The Neuron Compiler is an Ahead-of-Time (AoT) compiler that accepts Machine Learning models in various formats (TensorFlow, MXNet, PyTorch, ONNX) and optimizes them to run on AWS Inferentia chips.
AoT compilation requires that dynamic tensor shapes (dimension sizes) of all tensors in the compute-graph are known at compilation time, in order for the compiler to make informed decisions. Models compilation with shapes that cannot be determined at compile time will fail.
It is common for developers to train models in FP32 to avoid the challenges of low-precision training (e.g. loss-scaling, etc). However, during inference, developers typically look for the most cost-effective method. In order to address these two requirements, Neuron supports FP32 auto-casting, which takes trained FP32 models as input, and then runs them at speed of 16-bit using BFloat16 model, using Neuron's FP32 to BF16 auto conversion.
The Neuron compiler is most often used within an integrated framework, such as TensorFlow-Neuron. From that framework, ML models are sent to the compiler and the results then sent back. This compile step will often be done on a compilatoin server during the build steps.

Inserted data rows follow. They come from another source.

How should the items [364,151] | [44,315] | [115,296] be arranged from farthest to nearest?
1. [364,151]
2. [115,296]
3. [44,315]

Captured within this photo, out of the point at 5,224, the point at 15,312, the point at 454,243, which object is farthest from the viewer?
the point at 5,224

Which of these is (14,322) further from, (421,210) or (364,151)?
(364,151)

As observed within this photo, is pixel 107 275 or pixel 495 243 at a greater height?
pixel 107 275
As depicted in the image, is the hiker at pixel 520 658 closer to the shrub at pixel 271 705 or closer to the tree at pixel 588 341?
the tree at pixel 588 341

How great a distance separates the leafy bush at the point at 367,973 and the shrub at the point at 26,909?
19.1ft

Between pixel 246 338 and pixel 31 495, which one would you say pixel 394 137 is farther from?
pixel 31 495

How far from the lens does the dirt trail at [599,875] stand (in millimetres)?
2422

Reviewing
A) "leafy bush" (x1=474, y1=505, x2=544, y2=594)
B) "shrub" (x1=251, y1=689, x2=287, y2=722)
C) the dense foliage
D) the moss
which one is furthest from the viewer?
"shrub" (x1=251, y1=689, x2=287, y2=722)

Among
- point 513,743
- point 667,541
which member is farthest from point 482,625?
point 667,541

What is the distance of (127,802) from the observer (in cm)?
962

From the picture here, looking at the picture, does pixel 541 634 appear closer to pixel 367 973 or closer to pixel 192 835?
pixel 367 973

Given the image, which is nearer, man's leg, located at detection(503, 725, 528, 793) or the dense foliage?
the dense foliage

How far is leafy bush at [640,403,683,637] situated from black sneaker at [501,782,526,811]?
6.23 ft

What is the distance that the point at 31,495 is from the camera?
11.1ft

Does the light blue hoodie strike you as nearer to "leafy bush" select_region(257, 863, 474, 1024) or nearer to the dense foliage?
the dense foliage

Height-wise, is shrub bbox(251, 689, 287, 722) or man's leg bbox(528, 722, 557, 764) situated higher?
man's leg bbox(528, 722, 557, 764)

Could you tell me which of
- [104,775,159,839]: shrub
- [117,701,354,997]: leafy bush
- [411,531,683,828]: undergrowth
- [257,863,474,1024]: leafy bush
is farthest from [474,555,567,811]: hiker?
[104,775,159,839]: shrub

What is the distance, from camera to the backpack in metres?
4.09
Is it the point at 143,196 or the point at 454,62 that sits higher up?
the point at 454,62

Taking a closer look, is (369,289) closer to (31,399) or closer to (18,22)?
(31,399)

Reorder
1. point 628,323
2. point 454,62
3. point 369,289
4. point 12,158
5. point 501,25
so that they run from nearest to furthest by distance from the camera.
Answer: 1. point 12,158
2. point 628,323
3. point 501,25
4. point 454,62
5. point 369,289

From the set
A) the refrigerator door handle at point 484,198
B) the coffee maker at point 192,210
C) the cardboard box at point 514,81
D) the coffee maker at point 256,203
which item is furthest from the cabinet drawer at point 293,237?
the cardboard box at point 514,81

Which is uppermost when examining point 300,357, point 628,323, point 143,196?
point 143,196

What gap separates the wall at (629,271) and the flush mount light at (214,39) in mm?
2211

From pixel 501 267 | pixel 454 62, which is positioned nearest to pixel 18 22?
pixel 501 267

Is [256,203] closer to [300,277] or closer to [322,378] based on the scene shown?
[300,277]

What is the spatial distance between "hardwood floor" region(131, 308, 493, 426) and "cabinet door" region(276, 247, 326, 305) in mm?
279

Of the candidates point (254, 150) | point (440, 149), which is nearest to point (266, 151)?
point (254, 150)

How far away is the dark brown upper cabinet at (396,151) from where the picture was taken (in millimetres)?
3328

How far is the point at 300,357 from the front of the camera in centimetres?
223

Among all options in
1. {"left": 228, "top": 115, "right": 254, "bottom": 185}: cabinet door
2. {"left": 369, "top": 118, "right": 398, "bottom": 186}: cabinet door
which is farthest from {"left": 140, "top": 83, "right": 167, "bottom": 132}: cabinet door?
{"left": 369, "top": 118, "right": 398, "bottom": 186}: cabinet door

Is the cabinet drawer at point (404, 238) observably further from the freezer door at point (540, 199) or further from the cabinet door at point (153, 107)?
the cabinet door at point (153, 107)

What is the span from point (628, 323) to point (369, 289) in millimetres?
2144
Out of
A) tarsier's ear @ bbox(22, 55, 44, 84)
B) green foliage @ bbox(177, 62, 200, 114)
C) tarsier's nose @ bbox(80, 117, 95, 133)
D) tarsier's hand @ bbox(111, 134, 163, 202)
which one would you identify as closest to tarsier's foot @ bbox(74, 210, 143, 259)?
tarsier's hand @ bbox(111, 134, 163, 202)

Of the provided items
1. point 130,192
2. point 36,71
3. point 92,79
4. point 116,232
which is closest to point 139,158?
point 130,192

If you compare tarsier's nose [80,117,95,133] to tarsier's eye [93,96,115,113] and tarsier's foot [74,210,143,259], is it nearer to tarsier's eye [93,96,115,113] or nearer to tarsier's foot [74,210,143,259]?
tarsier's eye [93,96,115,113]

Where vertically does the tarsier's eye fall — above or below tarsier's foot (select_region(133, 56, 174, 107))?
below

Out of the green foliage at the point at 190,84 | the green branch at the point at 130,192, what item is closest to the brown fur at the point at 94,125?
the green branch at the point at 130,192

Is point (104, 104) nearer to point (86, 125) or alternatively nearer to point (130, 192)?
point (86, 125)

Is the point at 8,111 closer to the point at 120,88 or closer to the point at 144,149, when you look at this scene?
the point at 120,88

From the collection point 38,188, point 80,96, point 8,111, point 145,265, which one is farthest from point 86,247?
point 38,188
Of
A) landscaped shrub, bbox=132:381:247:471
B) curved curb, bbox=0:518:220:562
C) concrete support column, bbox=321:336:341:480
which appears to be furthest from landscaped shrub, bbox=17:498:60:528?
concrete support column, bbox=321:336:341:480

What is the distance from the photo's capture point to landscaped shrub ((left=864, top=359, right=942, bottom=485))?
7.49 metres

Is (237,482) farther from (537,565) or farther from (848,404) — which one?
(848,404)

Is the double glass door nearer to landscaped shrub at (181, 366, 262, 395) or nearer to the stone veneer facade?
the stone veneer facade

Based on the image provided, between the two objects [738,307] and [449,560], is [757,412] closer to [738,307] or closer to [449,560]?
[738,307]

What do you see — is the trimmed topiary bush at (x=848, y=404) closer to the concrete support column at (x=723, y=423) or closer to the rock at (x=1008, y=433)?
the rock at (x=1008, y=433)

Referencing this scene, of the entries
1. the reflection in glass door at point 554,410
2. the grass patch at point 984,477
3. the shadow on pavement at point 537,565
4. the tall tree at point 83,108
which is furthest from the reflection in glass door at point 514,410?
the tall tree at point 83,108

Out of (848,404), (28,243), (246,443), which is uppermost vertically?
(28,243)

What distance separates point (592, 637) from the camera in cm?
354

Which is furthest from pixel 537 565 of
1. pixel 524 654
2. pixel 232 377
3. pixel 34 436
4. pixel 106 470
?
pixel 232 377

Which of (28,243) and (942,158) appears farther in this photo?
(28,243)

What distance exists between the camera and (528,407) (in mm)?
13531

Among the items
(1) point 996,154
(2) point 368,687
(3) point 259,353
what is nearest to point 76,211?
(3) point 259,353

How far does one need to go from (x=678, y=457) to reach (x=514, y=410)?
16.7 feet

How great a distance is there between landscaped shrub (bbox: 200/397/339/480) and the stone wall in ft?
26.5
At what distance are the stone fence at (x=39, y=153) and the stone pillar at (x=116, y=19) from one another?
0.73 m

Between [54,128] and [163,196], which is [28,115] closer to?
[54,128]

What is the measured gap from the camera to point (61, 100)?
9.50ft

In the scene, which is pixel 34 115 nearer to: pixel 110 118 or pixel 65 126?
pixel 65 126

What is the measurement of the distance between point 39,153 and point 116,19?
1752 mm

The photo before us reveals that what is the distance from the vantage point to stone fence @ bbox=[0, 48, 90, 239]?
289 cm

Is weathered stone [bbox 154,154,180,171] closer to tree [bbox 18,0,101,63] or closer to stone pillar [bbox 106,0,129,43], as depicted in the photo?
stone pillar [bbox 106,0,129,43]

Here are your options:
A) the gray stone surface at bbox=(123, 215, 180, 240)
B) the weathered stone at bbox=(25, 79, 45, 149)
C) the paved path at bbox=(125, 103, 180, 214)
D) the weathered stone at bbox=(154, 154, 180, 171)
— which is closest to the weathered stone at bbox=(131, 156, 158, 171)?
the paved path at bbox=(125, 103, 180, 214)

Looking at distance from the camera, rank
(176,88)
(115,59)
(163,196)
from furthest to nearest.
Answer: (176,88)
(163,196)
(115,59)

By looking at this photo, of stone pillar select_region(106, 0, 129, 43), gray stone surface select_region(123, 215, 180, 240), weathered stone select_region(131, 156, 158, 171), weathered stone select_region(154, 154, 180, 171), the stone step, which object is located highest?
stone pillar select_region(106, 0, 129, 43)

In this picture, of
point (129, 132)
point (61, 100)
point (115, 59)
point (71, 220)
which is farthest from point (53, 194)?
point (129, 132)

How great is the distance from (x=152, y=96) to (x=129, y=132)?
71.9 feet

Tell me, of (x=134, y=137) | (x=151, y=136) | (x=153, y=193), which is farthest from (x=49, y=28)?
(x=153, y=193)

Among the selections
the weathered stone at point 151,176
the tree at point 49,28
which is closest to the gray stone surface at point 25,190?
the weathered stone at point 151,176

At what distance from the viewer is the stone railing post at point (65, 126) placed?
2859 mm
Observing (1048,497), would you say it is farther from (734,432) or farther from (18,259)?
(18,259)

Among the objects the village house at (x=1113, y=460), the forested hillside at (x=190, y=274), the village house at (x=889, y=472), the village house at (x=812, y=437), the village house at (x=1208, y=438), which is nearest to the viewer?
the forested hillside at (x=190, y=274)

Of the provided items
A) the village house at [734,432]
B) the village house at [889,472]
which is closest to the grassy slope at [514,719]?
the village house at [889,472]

The resulting compiler artifact is called a NEFF file (Neuron Executable File Format); NEFF files are loaded into an Inferntia device, using the Neuron Runtime. If being done from an integrated framework, the NEFF is actually encapsulated inside a saved version of that model, which the framework can use. Once compiled, the execution of the model on an Inf1 instance will also typically be done from within the integrated framework: the ML model will be executed from the framework, with the sections of the ML model that we compiled for acceleration being executed on the Inferentia via the Neuron Runtime.